___ Text segment ___
Ecs Architecture Efficiency

Started by
17 comments, last by Shannon Barber 7 years, 9 months ago

I was wondering for all those C++ programmers out there, what kind of efficiency your getting from an ECS (Entity Component System) game architecture. I'm wondering about max cycles, how many entities and corresponding components you can create in your system before UPS and FPS drops below the standard 60.

This here.... is significantly different than....

Ok let me tackle this from a different perspective.... (No I'm not an experience programmer in C++; just learned it a couple months ago.... still learning)

Say I have multiple vectors of custom types like so:


class Base {
private:
    int id;
public:
    Base(int ID) : id(ID) {}
}

class A : public Base {
public:
    int x;
    A(int ID) : Base(ID) {}
}

class B : public Base {
public:
    int y;
    B(int ID) : Base(ID) {}
}

class Controller {
public:
    std::vector<std::shared_ptr<A>> AList;
    std::vector<std::shared_ptr<B>> BList;
}

Then I have a class that's going to iterate over the 2, because A has info B needs to operate:


class DoSomething {
private:
    std::shared_ptr<Controller> MasterController(new MasterController());

public:
    DoSomething() {
        for(int i = 0; i < 500; i++) {
            std::shared_ptr<A> newA(new A(i));
            MasterController->AList.emplace_back(std::move(newA));
        }
        for(int i = 0; i < 500; i++) {
            std::shared_ptr<B> newB(new B(i));
            MasterController->BList.emplace_back(std::move(newB));
        }
    }

    void Running_DoSomething() {
        for(std::vector<std::shared_ptr<A>>::iterator itA = MasterController->AList.begin(); itA != MasterController->AList.end(); ++itA) {
            for(std::vector<std::shared_ptr<B>>::iterator itB = MasterController->BList.begin(); itB != MasterController->BList.end(); ++itB) {
                if((*itB)->id == (*itA)->id) {
                    ...Do Something >>>
                }
            }
        }
    }
}

Let's say this operation Running_DoSomething is called 60 times per second, iterating over 1 vector has very little effect on the FPS, but when I iterator over a 2nd it drops the FPS down to like 8/sec. Why is iterating over multiple vectors like this so slow? And how can I correct this to prevent the drop in max cycles (where max cycles is a measure of how many total potential cycles of the game loop occur each second)

Please remember that the more specific your question is, the more useful the answer becomes to you before you say that this is the wrong forum.

But as hodge had mentioned, your big O complexity becomes O(N^2) instead of O(N)

N being the number of items that you are processing. The higher this is, the worse performance might become. Mind you that Big O is a function that represents the upper bounds of your performance. And is usually rounded.

If you're trying to improve efficiency, then it's usually recommended to provide some means that can help reduce big O back down to O(N) which is a normal ECS system, or any system with a better scaling.
___ Data supplied ___
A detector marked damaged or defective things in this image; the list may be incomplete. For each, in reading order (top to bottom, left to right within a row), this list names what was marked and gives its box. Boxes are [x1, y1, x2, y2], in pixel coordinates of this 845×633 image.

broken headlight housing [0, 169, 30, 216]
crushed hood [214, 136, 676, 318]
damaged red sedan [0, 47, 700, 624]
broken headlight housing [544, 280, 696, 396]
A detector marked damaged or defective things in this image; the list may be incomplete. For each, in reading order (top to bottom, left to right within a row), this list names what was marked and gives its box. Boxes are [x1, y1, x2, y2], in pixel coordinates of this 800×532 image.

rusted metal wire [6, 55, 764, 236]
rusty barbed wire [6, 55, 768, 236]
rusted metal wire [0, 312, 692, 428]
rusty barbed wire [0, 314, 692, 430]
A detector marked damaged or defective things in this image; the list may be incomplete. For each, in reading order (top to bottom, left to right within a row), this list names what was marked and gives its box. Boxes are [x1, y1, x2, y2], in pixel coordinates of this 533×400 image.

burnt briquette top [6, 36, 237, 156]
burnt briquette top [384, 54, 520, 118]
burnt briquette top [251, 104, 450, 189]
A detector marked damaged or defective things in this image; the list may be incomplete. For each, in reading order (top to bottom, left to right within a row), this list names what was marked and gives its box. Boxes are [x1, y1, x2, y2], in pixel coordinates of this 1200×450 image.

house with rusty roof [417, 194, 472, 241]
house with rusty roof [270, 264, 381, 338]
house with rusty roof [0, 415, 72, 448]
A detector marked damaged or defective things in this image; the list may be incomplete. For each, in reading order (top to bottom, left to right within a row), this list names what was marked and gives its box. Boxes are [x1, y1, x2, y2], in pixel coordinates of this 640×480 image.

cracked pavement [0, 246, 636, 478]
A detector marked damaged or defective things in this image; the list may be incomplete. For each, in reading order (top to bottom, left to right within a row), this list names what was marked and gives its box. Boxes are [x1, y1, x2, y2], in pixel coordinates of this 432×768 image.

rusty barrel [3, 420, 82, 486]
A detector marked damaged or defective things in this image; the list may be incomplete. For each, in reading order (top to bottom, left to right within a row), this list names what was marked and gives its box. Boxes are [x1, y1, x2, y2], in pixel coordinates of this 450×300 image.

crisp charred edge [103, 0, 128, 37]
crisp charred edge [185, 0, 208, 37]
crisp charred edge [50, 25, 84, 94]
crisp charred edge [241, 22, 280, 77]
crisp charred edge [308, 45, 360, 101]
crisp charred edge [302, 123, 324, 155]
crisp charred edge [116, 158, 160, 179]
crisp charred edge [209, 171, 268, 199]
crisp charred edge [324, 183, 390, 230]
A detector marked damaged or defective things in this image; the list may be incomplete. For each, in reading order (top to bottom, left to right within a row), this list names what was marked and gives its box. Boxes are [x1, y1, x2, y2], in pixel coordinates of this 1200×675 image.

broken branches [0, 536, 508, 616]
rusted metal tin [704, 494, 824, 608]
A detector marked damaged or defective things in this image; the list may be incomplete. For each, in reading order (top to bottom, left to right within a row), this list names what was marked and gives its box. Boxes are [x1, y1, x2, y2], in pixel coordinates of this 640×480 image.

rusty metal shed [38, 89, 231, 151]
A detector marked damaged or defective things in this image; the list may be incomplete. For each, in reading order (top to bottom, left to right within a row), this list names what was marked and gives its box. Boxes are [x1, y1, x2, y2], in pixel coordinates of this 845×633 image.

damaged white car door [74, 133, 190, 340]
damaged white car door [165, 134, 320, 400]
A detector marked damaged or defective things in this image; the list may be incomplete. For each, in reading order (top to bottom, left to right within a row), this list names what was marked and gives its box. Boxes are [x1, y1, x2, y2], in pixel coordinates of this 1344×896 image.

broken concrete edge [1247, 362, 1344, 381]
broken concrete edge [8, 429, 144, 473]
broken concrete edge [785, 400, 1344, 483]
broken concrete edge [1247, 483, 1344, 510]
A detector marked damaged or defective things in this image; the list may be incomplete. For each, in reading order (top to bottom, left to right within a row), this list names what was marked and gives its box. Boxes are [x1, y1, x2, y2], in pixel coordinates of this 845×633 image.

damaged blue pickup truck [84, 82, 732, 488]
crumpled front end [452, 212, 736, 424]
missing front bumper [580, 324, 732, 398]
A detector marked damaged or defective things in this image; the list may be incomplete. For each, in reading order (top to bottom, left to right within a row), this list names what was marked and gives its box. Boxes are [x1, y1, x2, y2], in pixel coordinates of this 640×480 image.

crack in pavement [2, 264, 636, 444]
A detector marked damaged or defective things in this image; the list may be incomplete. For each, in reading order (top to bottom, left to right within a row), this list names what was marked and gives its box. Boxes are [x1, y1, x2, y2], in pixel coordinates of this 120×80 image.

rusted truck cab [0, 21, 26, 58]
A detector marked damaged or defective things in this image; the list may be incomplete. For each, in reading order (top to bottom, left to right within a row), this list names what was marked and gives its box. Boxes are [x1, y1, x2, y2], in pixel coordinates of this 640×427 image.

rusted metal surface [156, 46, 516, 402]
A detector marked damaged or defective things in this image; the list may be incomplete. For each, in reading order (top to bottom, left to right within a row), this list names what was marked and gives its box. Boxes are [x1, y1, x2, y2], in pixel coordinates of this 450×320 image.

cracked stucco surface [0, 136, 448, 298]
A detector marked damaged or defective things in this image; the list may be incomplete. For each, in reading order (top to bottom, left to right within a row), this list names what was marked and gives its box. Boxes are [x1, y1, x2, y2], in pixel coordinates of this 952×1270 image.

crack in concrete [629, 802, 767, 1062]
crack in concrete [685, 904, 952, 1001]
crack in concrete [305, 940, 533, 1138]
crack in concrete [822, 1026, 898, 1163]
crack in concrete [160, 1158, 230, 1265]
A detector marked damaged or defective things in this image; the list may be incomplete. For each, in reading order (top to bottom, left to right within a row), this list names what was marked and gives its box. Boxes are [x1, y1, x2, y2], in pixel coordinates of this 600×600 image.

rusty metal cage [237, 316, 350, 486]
___
Questions:
A. In the ECS efficiency thread, why does the reply say performance gets worse when the loop over the second vector is added?
B. Rewrite the passage of the ECS efficiency thread starting at "I was wondering" and ending at "the standard 60.", with "entities" replaced by "objects".

Per-task answers:
A. Nesting the loop over the second vector inside the loop over the first raises the big O complexity from O(N) to O(N^2), where N is the number of items being processed. The higher N is, the worse performance might become.

B.
I was wondering for all those C++ programmers out there, what kind of efficiency your getting from an ECS (Entity Component System) game architecture. I'm wondering about max cycles, how many objects and corresponding components you can create in your system before UPS and FPS drops below the standard 60.